[Records from a data source]
--- START ---
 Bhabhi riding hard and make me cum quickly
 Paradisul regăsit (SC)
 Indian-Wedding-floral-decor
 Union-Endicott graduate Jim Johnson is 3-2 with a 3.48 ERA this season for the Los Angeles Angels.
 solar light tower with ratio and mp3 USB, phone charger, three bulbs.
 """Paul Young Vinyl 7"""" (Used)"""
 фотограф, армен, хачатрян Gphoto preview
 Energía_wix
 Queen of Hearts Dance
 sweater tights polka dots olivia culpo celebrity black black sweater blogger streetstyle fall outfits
--- END ---
• Task requirements: Look above and return each line of the records exactly, from the very first through the line with "Queen of Hearts Dance", both included.

• Solution to this problem:
 Bhabhi riding hard and make me cum quickly
 Paradisul regăsit (SC)
 Indian-Wedding-floral-decor
 Union-Endicott graduate Jim Johnson is 3-2 with a 3.48 ERA this season for the Los Angeles Angels.
 solar light tower with ratio and mp3 USB, phone charger, three bulbs.
 """Paul Young Vinyl 7"""" (Used)"""
 фотограф, армен, хачатрян Gphoto preview
 Energía_wix
 Queen of Hearts Dance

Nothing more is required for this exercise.